══ Passage to read
Giovanni Cuomo

Dynamic Wave Loads on Coastal Structures: Analysis of Impulsive and Pulsating Wave Loads

It is accepted that dynamic loads and structural responses must be analysed in design of large offshore structures. Recent studies in Europe and Japan have shown that it is unsafe to ignore high intensity short duration loads in design of caisson breakwaters and related harbour structures. Dynamic effects of wave loads are however seldom included in structural analysis of coastal structures, leading to designers ignoring short-duration wave loads, perhaps contributing to damage to a range of breakwaters, seawalls or suspended decks. This paper reports recent advances in knowledge on impulsive wave loads, describes analysis for dynamic responses, and illustrates a range of prediction methods to include these important effects in design. It compares measurements of impulsive and pulsating loads from physical models of coastal structures, to quantify their magnitude and relative importance.
════
What you are asked to do
Write out the section of the wave loads abstract that opens with "It is accepted" and closes with "and relative importance.", switching each "breakwaters" to "jetties".
══ Record extracts
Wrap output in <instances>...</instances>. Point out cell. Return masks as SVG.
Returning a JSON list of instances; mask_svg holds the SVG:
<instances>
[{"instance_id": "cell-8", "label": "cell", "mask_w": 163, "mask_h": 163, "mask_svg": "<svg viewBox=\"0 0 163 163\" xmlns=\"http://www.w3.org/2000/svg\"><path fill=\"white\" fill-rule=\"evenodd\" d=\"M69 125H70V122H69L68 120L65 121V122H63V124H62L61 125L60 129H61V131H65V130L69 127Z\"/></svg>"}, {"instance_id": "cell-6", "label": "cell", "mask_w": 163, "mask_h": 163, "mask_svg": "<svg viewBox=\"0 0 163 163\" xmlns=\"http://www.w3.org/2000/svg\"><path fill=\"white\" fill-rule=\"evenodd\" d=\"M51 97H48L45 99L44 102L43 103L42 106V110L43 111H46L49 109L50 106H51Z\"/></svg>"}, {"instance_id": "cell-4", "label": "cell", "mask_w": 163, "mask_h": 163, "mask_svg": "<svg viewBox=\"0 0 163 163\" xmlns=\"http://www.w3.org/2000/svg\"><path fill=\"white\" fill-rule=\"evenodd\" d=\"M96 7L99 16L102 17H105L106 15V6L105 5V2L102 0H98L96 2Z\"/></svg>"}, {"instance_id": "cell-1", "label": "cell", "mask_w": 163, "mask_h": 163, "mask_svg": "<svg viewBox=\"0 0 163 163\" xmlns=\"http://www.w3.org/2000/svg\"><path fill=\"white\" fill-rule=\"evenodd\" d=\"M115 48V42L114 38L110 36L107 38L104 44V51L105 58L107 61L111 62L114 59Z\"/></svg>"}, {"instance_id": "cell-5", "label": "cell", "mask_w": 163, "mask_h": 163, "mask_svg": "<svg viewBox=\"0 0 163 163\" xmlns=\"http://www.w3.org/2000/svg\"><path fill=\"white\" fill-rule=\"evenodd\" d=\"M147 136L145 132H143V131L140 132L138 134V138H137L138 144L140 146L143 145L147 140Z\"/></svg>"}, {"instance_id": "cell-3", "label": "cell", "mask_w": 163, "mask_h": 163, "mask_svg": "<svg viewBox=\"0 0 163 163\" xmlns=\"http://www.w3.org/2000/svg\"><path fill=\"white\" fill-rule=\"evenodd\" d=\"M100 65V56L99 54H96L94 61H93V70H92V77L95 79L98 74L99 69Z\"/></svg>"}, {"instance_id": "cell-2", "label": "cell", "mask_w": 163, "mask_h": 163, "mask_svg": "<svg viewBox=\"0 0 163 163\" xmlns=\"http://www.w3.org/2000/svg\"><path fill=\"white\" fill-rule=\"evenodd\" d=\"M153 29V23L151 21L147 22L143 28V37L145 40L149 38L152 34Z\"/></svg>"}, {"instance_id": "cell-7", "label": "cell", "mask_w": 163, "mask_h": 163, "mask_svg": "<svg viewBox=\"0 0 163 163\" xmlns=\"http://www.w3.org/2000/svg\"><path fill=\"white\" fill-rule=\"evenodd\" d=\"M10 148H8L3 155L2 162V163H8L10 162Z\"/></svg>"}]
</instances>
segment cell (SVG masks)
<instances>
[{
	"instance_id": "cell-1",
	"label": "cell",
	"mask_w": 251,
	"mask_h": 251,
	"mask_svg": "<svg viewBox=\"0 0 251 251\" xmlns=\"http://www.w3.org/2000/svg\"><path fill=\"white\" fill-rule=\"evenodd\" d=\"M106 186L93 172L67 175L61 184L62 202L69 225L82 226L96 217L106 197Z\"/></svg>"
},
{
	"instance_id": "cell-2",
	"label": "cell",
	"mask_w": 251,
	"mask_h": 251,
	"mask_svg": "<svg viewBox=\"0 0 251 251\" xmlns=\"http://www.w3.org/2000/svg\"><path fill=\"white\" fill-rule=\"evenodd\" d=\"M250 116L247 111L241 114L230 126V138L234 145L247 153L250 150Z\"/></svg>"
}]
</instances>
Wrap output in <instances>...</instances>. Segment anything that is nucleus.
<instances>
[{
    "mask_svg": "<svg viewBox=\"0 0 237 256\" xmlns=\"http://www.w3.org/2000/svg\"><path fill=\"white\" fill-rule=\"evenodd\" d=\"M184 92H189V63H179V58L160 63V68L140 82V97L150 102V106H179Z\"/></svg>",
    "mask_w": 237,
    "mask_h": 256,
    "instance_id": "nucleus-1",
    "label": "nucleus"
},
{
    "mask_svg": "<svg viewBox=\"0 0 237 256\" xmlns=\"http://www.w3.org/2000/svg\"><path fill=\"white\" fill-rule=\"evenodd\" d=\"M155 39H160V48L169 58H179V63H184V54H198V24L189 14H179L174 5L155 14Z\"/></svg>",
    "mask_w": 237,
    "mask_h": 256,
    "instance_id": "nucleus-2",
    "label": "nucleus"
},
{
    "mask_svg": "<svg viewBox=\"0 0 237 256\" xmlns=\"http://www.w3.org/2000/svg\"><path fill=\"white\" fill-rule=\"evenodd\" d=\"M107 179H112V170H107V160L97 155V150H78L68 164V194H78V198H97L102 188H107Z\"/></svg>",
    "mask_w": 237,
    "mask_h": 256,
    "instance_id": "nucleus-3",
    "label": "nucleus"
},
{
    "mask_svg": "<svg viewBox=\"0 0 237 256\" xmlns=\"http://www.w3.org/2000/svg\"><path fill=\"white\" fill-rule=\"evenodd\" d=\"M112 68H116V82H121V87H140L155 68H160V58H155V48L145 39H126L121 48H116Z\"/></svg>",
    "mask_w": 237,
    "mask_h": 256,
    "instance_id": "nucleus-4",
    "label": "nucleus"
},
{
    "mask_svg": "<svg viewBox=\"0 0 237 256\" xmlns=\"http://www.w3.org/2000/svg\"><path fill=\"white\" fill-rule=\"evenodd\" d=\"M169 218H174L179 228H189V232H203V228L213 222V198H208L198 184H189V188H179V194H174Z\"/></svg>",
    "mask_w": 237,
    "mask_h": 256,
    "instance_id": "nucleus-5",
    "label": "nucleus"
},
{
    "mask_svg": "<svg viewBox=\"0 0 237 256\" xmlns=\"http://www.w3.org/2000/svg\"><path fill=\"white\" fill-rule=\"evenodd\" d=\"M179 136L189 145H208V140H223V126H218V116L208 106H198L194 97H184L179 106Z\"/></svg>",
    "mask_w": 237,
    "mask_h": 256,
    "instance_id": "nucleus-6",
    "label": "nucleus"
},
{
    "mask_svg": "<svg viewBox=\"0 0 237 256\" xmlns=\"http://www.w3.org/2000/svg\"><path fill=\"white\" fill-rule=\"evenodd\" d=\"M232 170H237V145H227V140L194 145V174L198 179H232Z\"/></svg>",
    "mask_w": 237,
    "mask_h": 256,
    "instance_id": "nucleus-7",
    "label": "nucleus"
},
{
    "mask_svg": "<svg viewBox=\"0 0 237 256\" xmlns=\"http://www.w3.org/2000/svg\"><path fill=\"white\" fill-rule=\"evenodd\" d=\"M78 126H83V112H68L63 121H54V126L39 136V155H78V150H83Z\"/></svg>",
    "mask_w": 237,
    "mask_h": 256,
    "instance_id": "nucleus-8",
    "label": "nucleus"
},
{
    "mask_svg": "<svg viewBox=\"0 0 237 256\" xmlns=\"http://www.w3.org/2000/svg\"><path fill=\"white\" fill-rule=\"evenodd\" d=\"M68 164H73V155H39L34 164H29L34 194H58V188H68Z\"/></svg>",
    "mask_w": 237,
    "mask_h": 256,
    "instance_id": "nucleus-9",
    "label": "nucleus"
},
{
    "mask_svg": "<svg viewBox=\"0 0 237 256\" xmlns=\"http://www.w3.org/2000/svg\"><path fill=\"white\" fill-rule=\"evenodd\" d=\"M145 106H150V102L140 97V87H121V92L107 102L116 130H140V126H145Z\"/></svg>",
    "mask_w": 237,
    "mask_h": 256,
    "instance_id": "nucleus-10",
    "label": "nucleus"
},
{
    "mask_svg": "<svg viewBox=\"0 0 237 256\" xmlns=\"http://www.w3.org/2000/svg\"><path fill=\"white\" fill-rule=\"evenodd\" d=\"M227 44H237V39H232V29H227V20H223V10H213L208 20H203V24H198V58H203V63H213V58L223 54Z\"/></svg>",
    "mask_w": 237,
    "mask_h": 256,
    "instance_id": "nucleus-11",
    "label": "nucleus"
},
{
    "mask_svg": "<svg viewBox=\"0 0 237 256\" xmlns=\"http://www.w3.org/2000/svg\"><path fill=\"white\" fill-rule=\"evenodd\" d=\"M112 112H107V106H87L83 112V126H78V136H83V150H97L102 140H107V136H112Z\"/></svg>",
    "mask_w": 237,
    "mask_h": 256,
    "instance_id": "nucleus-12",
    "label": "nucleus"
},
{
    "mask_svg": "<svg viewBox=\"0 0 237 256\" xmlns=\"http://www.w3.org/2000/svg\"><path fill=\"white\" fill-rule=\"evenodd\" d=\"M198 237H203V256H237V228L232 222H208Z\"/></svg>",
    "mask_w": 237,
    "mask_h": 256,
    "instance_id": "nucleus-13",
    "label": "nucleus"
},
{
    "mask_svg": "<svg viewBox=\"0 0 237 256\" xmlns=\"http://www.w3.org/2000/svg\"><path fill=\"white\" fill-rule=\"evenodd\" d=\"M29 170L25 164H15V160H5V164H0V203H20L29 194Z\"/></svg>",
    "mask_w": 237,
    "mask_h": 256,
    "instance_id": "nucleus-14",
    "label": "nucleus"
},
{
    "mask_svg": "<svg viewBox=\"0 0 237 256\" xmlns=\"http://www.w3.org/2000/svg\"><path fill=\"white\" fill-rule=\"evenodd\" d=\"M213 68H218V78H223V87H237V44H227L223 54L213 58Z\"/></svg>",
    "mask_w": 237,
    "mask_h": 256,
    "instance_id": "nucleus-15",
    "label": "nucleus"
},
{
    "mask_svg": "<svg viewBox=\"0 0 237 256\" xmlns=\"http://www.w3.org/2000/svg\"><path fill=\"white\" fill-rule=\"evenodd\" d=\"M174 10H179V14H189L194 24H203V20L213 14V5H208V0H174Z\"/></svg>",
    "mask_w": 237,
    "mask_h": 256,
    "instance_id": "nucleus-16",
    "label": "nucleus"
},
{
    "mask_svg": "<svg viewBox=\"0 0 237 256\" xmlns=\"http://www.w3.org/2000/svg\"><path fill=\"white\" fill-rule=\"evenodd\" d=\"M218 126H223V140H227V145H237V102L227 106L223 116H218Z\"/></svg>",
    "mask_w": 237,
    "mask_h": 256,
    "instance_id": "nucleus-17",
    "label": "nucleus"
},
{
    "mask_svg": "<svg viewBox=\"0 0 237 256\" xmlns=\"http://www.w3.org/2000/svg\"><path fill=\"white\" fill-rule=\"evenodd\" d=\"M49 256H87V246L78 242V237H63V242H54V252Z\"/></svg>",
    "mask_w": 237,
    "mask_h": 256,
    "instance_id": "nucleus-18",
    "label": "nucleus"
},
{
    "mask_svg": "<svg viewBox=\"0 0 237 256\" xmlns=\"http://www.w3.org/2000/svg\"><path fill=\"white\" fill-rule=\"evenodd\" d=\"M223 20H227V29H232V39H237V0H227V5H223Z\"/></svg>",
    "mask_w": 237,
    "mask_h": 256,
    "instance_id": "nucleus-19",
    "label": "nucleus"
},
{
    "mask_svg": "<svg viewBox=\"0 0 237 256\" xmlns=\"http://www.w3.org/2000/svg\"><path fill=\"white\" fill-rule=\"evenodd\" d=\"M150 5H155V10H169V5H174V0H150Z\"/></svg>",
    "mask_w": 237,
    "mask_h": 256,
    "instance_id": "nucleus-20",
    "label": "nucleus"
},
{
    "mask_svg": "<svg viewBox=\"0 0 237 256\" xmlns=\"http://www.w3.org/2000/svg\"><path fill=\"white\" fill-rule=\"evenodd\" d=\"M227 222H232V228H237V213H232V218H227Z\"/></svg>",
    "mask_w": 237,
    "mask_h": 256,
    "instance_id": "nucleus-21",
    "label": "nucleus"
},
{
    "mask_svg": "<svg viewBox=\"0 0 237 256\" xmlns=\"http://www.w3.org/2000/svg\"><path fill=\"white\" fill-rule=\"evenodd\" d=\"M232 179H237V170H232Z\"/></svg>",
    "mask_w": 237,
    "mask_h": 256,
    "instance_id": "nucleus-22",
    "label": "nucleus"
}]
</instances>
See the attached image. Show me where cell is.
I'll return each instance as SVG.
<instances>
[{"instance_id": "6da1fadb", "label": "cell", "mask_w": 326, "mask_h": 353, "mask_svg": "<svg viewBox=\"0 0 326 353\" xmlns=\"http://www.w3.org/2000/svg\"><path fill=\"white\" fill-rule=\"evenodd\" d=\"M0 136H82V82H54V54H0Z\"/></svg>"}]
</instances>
════
Answer
It is accepted that dynamic loads and structural responses must be analysed in design of large offshore structures. Recent studies in Europe and Japan have shown that it is unsafe to ignore high intensity short duration loads in design of caisson jetties and related harbour structures. Dynamic effects of wave loads are however seldom included in structural analysis of coastal structures, leading to designers ignoring short-duration wave loads, perhaps contributing to damage to a range of jetties, seawalls or suspended decks. This paper reports recent advances in knowledge on impulsive wave loads, describes analysis for dynamic responses, and illustrates a range of prediction methods to include these important effects in design. It compares measurements of impulsive and pulsating loads from physical models of coastal structures, to quantify their magnitude and relative importance.